• **Work instructions**
Print the listing once more, exactly as written.

• **Supplied records**

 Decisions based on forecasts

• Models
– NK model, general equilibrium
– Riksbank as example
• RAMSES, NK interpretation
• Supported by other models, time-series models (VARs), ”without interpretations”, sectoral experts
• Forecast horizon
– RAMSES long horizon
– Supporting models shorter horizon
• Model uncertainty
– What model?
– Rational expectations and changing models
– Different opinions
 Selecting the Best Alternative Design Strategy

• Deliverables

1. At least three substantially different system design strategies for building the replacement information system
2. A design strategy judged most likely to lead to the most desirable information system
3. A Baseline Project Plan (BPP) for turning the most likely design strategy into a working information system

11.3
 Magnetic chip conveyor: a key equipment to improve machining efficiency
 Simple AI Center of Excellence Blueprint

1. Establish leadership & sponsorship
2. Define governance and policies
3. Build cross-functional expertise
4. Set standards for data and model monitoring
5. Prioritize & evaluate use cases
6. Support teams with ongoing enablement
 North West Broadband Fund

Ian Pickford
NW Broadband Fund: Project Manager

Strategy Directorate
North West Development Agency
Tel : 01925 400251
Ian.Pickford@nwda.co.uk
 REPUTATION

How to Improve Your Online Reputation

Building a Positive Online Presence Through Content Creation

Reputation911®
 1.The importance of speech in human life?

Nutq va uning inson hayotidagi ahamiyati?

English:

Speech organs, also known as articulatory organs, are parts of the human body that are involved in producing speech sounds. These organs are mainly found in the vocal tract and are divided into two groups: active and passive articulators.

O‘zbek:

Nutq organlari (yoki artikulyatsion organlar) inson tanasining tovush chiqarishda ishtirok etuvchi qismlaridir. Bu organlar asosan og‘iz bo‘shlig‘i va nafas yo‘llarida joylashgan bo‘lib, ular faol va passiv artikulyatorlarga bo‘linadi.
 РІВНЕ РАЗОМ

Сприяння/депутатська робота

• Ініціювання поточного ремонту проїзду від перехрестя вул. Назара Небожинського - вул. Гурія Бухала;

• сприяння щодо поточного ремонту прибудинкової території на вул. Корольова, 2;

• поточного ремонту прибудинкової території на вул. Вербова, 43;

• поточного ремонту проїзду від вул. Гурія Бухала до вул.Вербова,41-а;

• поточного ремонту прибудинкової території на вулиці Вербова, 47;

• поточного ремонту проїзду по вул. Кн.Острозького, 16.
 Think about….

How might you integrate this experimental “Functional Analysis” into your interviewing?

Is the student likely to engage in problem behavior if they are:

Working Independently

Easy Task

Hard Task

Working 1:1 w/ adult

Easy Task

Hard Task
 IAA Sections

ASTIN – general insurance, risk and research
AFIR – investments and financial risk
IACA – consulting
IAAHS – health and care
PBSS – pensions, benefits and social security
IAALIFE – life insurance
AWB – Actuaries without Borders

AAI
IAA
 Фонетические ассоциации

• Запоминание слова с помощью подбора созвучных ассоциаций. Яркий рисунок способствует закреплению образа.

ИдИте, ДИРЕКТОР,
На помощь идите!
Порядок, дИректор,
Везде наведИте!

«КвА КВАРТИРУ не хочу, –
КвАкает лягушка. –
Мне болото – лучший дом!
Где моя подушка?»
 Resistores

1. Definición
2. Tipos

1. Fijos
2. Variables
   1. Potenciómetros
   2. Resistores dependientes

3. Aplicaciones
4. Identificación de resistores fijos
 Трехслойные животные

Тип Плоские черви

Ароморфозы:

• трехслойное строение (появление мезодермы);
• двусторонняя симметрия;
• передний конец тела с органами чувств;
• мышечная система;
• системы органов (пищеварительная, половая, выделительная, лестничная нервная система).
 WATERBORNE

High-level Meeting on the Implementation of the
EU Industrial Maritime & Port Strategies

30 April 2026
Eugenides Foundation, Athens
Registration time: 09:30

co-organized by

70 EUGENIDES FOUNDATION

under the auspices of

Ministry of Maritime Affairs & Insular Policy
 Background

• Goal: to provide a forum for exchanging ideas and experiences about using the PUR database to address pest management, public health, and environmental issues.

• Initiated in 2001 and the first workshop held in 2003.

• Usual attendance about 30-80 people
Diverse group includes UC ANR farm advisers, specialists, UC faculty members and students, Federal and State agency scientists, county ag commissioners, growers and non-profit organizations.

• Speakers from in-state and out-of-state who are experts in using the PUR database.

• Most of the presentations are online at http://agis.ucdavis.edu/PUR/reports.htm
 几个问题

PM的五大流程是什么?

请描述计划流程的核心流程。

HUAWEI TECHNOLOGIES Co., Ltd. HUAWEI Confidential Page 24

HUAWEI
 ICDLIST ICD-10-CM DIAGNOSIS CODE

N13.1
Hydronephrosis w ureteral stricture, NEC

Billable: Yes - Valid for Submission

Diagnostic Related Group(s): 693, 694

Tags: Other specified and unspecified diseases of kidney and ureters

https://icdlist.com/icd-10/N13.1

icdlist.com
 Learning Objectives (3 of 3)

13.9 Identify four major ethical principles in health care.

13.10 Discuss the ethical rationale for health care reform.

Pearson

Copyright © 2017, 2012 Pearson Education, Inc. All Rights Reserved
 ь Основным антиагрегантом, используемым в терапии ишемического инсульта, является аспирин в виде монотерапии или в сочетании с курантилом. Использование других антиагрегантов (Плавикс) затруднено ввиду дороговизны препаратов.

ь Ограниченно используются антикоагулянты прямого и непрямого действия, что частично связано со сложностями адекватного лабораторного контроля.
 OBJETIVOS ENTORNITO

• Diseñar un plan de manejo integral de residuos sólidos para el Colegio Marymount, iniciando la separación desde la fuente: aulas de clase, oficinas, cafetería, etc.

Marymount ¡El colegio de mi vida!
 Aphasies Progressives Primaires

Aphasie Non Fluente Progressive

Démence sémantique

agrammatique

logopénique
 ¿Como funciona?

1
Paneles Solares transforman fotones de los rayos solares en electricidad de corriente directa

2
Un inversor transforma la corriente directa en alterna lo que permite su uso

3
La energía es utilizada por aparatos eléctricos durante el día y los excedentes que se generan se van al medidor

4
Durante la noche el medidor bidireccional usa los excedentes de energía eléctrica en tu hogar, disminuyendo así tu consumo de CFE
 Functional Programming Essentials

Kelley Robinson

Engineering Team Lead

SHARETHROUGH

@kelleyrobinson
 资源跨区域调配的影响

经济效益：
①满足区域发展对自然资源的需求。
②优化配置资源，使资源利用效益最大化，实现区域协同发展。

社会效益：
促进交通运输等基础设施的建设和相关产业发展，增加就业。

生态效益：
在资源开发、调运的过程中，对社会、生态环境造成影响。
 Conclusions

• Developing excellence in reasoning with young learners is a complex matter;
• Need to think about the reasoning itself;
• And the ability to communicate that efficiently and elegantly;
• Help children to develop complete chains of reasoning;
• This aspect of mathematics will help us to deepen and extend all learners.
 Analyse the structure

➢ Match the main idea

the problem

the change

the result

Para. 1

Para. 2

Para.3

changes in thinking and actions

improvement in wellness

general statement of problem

• **Written solution**
 Decisions based on forecasts

• Models
– NK model, general equilibrium
– Riksbank as example
• RAMSES, NK interpretation
• Supported by other models, time-series models (VARs), ”without interpretations”, sectoral experts
• Forecast horizon
– RAMSES long horizon
– Supporting models shorter horizon
• Model uncertainty
– What model?
– Rational expectations and changing models
– Different opinions
 Selecting the Best Alternative Design Strategy

• Deliverables

1. At least three substantially different system design strategies for building the replacement information system
2. A design strategy judged most likely to lead to the most desirable information system
3. A Baseline Project Plan (BPP) for turning the most likely design strategy into a working information system

11.3
 Magnetic chip conveyor: a key equipment to improve machining efficiency
 Simple AI Center of Excellence Blueprint

1. Establish leadership & sponsorship
2. Define governance and policies
3. Build cross-functional expertise
4. Set standards for data and model monitoring
5. Prioritize & evaluate use cases
6. Support teams with ongoing enablement
 North West Broadband Fund

Ian Pickford
NW Broadband Fund: Project Manager

Strategy Directorate
North West Development Agency
Tel : 01925 400251
Ian.Pickford@nwda.co.uk
 REPUTATION

How to Improve Your Online Reputation

Building a Positive Online Presence Through Content Creation

Reputation911®
 1.The importance of speech in human life?

Nutq va uning inson hayotidagi ahamiyati?

English:

Speech organs, also known as articulatory organs, are parts of the human body that are involved in producing speech sounds. These organs are mainly found in the vocal tract and are divided into two groups: active and passive articulators.

O‘zbek:

Nutq organlari (yoki artikulyatsion organlar) inson tanasining tovush chiqarishda ishtirok etuvchi qismlaridir. Bu organlar asosan og‘iz bo‘shlig‘i va nafas yo‘llarida joylashgan bo‘lib, ular faol va passiv artikulyatorlarga bo‘linadi.
 РІВНЕ РАЗОМ

Сприяння/депутатська робота

• Ініціювання поточного ремонту проїзду від перехрестя вул. Назара Небожинського - вул. Гурія Бухала;

• сприяння щодо поточного ремонту прибудинкової території на вул. Корольова, 2;

• поточного ремонту прибудинкової території на вул. Вербова, 43;

• поточного ремонту проїзду від вул. Гурія Бухала до вул.Вербова,41-а;

• поточного ремонту прибудинкової території на вулиці Вербова, 47;

• поточного ремонту проїзду по вул. Кн.Острозького, 16.
 Think about….

How might you integrate this experimental “Functional Analysis” into your interviewing?

Is the student likely to engage in problem behavior if they are:

Working Independently

Easy Task

Hard Task

Working 1:1 w/ adult

Easy Task

Hard Task
 IAA Sections

ASTIN – general insurance, risk and research
AFIR – investments and financial risk
IACA – consulting
IAAHS – health and care
PBSS – pensions, benefits and social security
IAALIFE – life insurance
AWB – Actuaries without Borders

AAI
IAA
 Фонетические ассоциации

• Запоминание слова с помощью подбора созвучных ассоциаций. Яркий рисунок способствует закреплению образа.

ИдИте, ДИРЕКТОР,
На помощь идите!
Порядок, дИректор,
Везде наведИте!

«КвА КВАРТИРУ не хочу, –
КвАкает лягушка. –
Мне болото – лучший дом!
Где моя подушка?»
 Resistores

1. Definición
2. Tipos

1. Fijos
2. Variables
   1. Potenciómetros
   2. Resistores dependientes

3. Aplicaciones
4. Identificación de resistores fijos
 Трехслойные животные

Тип Плоские черви

Ароморфозы:

• трехслойное строение (появление мезодермы);
• двусторонняя симметрия;
• передний конец тела с органами чувств;
• мышечная система;
• системы органов (пищеварительная, половая, выделительная, лестничная нервная система).
 WATERBORNE

High-level Meeting on the Implementation of the
EU Industrial Maritime & Port Strategies

30 April 2026
Eugenides Foundation, Athens
Registration time: 09:30

co-organized by

70 EUGENIDES FOUNDATION

under the auspices of

Ministry of Maritime Affairs & Insular Policy
 Background

• Goal: to provide a forum for exchanging ideas and experiences about using the PUR database to address pest management, public health, and environmental issues.

• Initiated in 2001 and the first workshop held in 2003.

• Usual attendance about 30-80 people
Diverse group includes UC ANR farm advisers, specialists, UC faculty members and students, Federal and State agency scientists, county ag commissioners, growers and non-profit organizations.

• Speakers from in-state and out-of-state who are experts in using the PUR database.

• Most of the presentations are online at http://agis.ucdavis.edu/PUR/reports.htm
 几个问题

PM的五大流程是什么?

请描述计划流程的核心流程。

HUAWEI TECHNOLOGIES Co., Ltd. HUAWEI Confidential Page 24

HUAWEI
 ICDLIST ICD-10-CM DIAGNOSIS CODE

N13.1
Hydronephrosis w ureteral stricture, NEC

Billable: Yes - Valid for Submission

Diagnostic Related Group(s): 693, 694

Tags: Other specified and unspecified diseases of kidney and ureters

https://icdlist.com/icd-10/N13.1

icdlist.com
 Learning Objectives (3 of 3)

13.9 Identify four major ethical principles in health care.

13.10 Discuss the ethical rationale for health care reform.

Pearson

Copyright © 2017, 2012 Pearson Education, Inc. All Rights Reserved
 ь Основным антиагрегантом, используемым в терапии ишемического инсульта, является аспирин в виде монотерапии или в сочетании с курантилом. Использование других антиагрегантов (Плавикс) затруднено ввиду дороговизны препаратов.

ь Ограниченно используются антикоагулянты прямого и непрямого действия, что частично связано со сложностями адекватного лабораторного контроля.
 OBJETIVOS ENTORNITO

• Diseñar un plan de manejo integral de residuos sólidos para el Colegio Marymount, iniciando la separación desde la fuente: aulas de clase, oficinas, cafetería, etc.

Marymount ¡El colegio de mi vida!
 Aphasies Progressives Primaires

Aphasie Non Fluente Progressive

Démence sémantique

agrammatique

logopénique
 ¿Como funciona?

1
Paneles Solares transforman fotones de los rayos solares en electricidad de corriente directa

2
Un inversor transforma la corriente directa en alterna lo que permite su uso

3
La energía es utilizada por aparatos eléctricos durante el día y los excedentes que se generan se van al medidor

4
Durante la noche el medidor bidireccional usa los excedentes de energía eléctrica en tu hogar, disminuyendo así tu consumo de CFE
 Functional Programming Essentials

Kelley Robinson

Engineering Team Lead

SHARETHROUGH

@kelleyrobinson
 资源跨区域调配的影响

经济效益：
①满足区域发展对自然资源的需求。
②优化配置资源，使资源利用效益最大化，实现区域协同发展。

社会效益：
促进交通运输等基础设施的建设和相关产业发展，增加就业。

生态效益：
在资源开发、调运的过程中，对社会、生态环境造成影响。
 Conclusions

• Developing excellence in reasoning with young learners is a complex matter;
• Need to think about the reasoning itself;
• And the ability to communicate that efficiently and elegantly;
• Help children to develop complete chains of reasoning;
• This aspect of mathematics will help us to deepen and extend all learners.
 Analyse the structure

➢ Match the main idea

the problem

the change

the result

Para. 1

Para. 2

Para.3

changes in thinking and actions

improvement in wellness

general statement of problem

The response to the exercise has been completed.